Elizabeth "Libs" Elliott (born 1974) is a Canadian quilter and designer known for her use of procedurally generated geometric quilt designs.

==Work==

Elliott studied textiles at OCAD University (as well as photography at the University of Ottawa and cultural studies at Trent University) but did not start quilting until taking a class in 2009, after a 15-year career in advertising.
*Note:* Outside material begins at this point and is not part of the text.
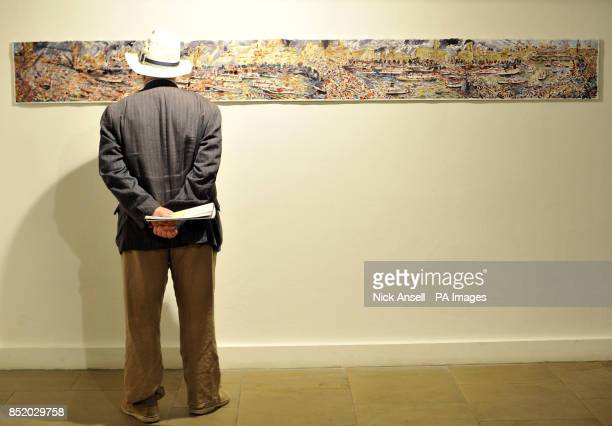 A man looks at River Scroll by artist Max Naylor as more than fifty works of art inspired by the Thames Diamond Jubilee River Pageant go on free...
In 2012, she was introduced to the Processing design software by a friend, the digital artist Joshua Davis, and began experimenting with quilts based on random geometric patterns output by the program. Her work has been featured in Canadian Interiors, Casa Vogue Brazil, and Make:; and exhibited at the DesignTO festival, the Wisconsin Museum of Quilts and Fiber Arts, and at the International Quilt Museum. She designs fabric for Andover Fabrics, and sells quilting patterns through her website.

Outside the quilt world, she has designed the branding for a limited-edition Absolut bottle commemorating the 150th anniversary of Canada in 2017, and various patterns for the electronic device case brand GelaSkins.